Und ich habe das Gefühl, dass es keine Künstlergruppe so gut verstanden hat, im Spiel mit und durch neue Materialien die Welt zu zeigen und zu deuten, wie die der ZERO Künstler: Denn wie bei Eliasson, so sind für ZERO die Elemente und eben jene Materialität grundlegend für die künstlerischen Auseinandersetzung und zur Definition und Konstruktion von Welt.
Schon das 1963 erschienen Manifest zu „ZERO der Neue Idealismus“ definiert:
„Zero ist die Stille. Zero ist der Anfang. Zero ist rund. Zero dreht sich. Zero ist der Mond. Die Sonne ist Zero. Zero ist weiss. Die Wüste Zero. Der Himmel über Zero. Die Nacht –, Zero fließt. Das Auge Zero. Nabel. Mund. Kuß. Die Milch ist rund. Die Blume Zero der Vogel. Schweigend. Schwebend. Ich esse Zero, ich trinke Zero, ich schlafe Zero, ich wache Zero, ich liebe Zero. Zero ist schön, dynamo, dynamo, dynamo. Die Bäume im Frühling, der Schnee, Feuer, Wasser, Meer. Rot orange gelb grün indigo blau violett Zero Zero Regenbogen. 4 3 2 1 Zero. Gold und Silber, Schall und Rauch. Wanderzirkus Zero. Zero ist die Stille. Zero ist der Anfang. Zero ist rund. Zero ist Zero.“
Da ist alles angelegt, was an ZERO begeistert. Wir, die Erde, der Himmel, die Elemente, Farben, die Berechenbarkeit, die Unberechenbarkeit, der Blick in die Zukunft, die Verrücktheit und die Beziehungen zwischen allem.
Und so dadaistisch verschwurbelt einem das auch vorkommen kann: Hier finden sich meiner Meinung nach der Grund dafür, warum ZERO heute, wie seit der kurzen Hochzeit zwischen 1958 und 1963 nicht mehr, die Menschen begeistert und in diese wie alle anderen Ausstellungen mit Künstlern der Gruppe strömen lässt.
ZERO hat die Kraft zu begeistern.
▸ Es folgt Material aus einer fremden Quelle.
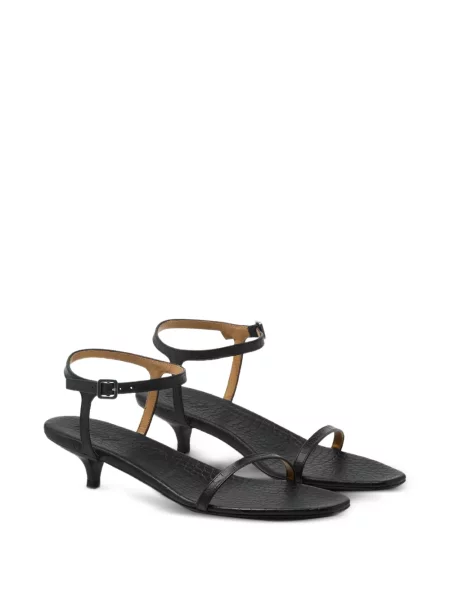 Sandale Marsell negru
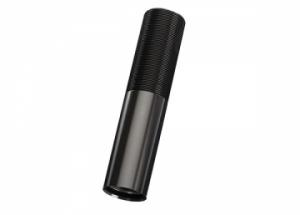 Traxxas Body GTX Shock Aluminum PTFE-Coated TRX7765X
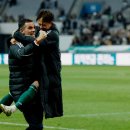 더블코리아 이미지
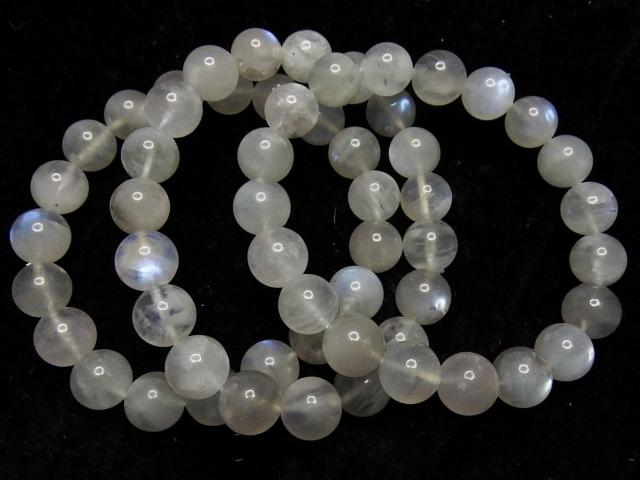 FǍDAAAO[[Xg[10mmuXbgVR6̒a  ANZT[/v 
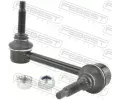 Ty / vzpra stabiliztoru FEBEST ‐ FBS 2023-WKFL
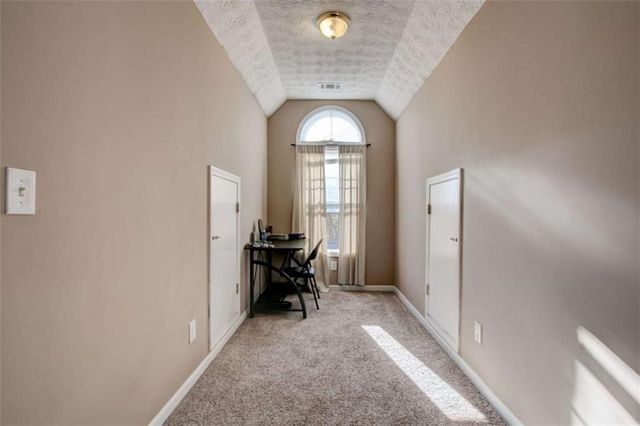 1254 Foxboro Court, Douglasville, GA 30134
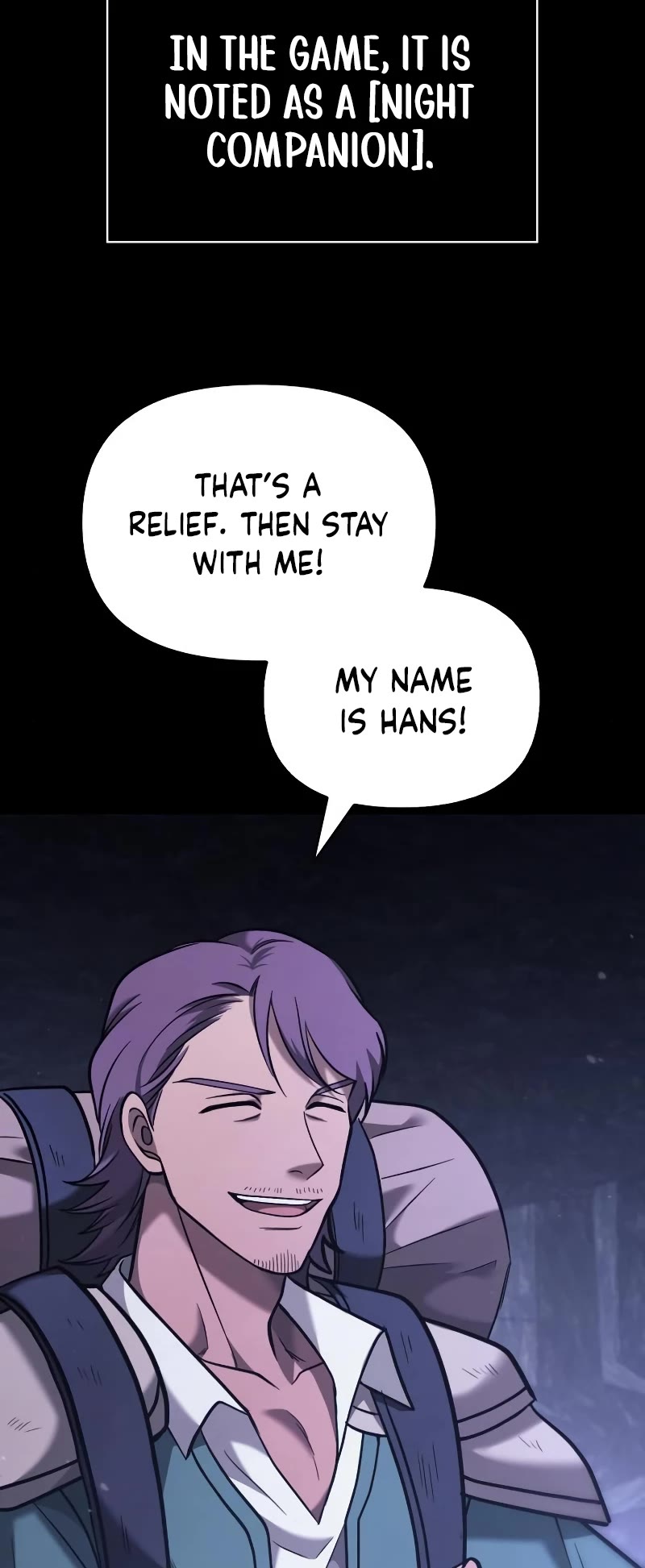 Page 45 of Chapter 5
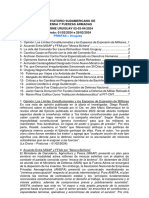 Informe Uruguay Nº 02-03-04/2024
Und das eben nicht mit hochtechnischen, computerisierten, unverständlichen Mitteln oder Medien, sondern durch eine begeisternd komplexe Einfachheit: Der Umgang mit Farbe und Form, mit Bewegung von Material und Licht, mit Spiegelungen, mit Räumen und Flächen, mit Schall, Feuer, Wasser, Erde – das alles ist so klar, nahbar, verständlich und manchmal gar naiv.
Die Ausstellung im Martin-Gropius-Bau folgt dieser elementaren Auseinandersetzung durch eine thematisch-räumliche Gliederung, die etwa Farbe, Struktur, Vibration, Bewegung und Feuer umfasst.
Jeder Raum widmet sich einer der Themenwelt des ZERO-Kosmos und gibt den Werken, völlig frei von Beschilderungen, die Fläche, das Volumen, ihre Wirkung zu entfalten.
So füllen die Monochrome des der ZERO Bewegung nahestanden Yves Klein den Raum „Farbe“. Nach langer Zeit bekommen hier diese Farbtafeln wieder die Chance nebeneinander, übereinander, vor allem aber miteinander auszudrücken was Yves Klein beschreibt: „(…) die Farben sind die wahren Bewohner des Raumes (…)“. Ebenso beleben die Strukturbilder Heinz Macks, über die der Künstler sagt: „(…) Ich gebe der Farbe eine Vibration, d.h. ich gebe der Farbe eine Struktur“, den Raum mit dem Thema „Struktur“.
Otto Pienes Rauchbilder, in denen er die gestalterische Kraft des Feuers auf die Leinwand und so auf den Betrachter wirken lässt und seine Lichtballette zu Feuer
und Bewegung, deren großartiges Zusammenspiel von Bewegung, Licht und Schatten, haben Platz für die Entfaltung ihrer fesselnden Eindrücklichkeit.
Ein großer Raum ist Günther Ueckers Werk „Kosmische Vision“ gewidmet, fünf aufrechten und sich in einer langsam Drehbewegung befindlichen, runden Nagelscheiben, von jeweils einer Stelle
seitlich durch das Nagelfest beleuchtet, zu dem der Künstler sagt: „(…) Den Ablauf einer Bewegung sichtbar zu machen als Zustand einer Lebendigkeit, an der der Mensch teilnimmt in schöpferischer Wiederholung, in Monotonie, ist in der Tat eine erregende Aktion (…).“
Die rasselnden, klackenden, hämmernden, sich drehenden und wie von Zauberhand ganz fein bewegenden Arbeiten, Kunstmaschinen, von Jean Tinguely, Pol Bury und Uecker erfüllen einen Raum wie die Lichtgeister von Otto Piene und schließlich in der großen Halle hängend der „Mond“ von Heinz Mack, eine riesige, runde Scheibe, die von einem Spot beschienen, sich langsam dreht und mal Lichtseite und mal Schattenseite ist, und die der Künstler für diese Ausstellung geschaffen hat.
Im Rundgang der Halle befindet sich auch das „Archiv“ zur ZERO Bewegung, in dem anhand von Dokumenten, Fotos, Ausstellungsansichten, Miniaturen, Videoarbeiten u.a. der Kosmos ZERO beleuchtet und in seine Zeit eingeordnet wird.
Es gibt so viel zu sehen, so viel zu entdecken in dieser Ausstellung, dass die genanten Werke nur ein Ausschnitt sein können und wollen. Sie lebt von der Experimentierfreude der Künstler, einer positiven Haltung zu den Dingen die uns umgeben, von unverkennbarem Humor. ZERO ist Freude pur, aber alles andere als Klamauk.
„ZERO – Die Internationale Kunstbewegung der 50er und 60er Jahre“, Martin-Gropius-Bau, 21. März – 8. Juni, Mi. – Mo. 10 – 19 Uhr
Ab 13. Juni im LWL-Museum für Kunst und Kultur in Münster: „Otto Piene.Licht“, die große Retrospektive zum Werk des ZERO Künstlers, mit einem besonderen Fokus auf die Bedeutung des Lichts in seinem Werk.
Alle nicht im Text gekennzeichneten Zitate entstammen dem austellungsbegleitenden Kurzführer.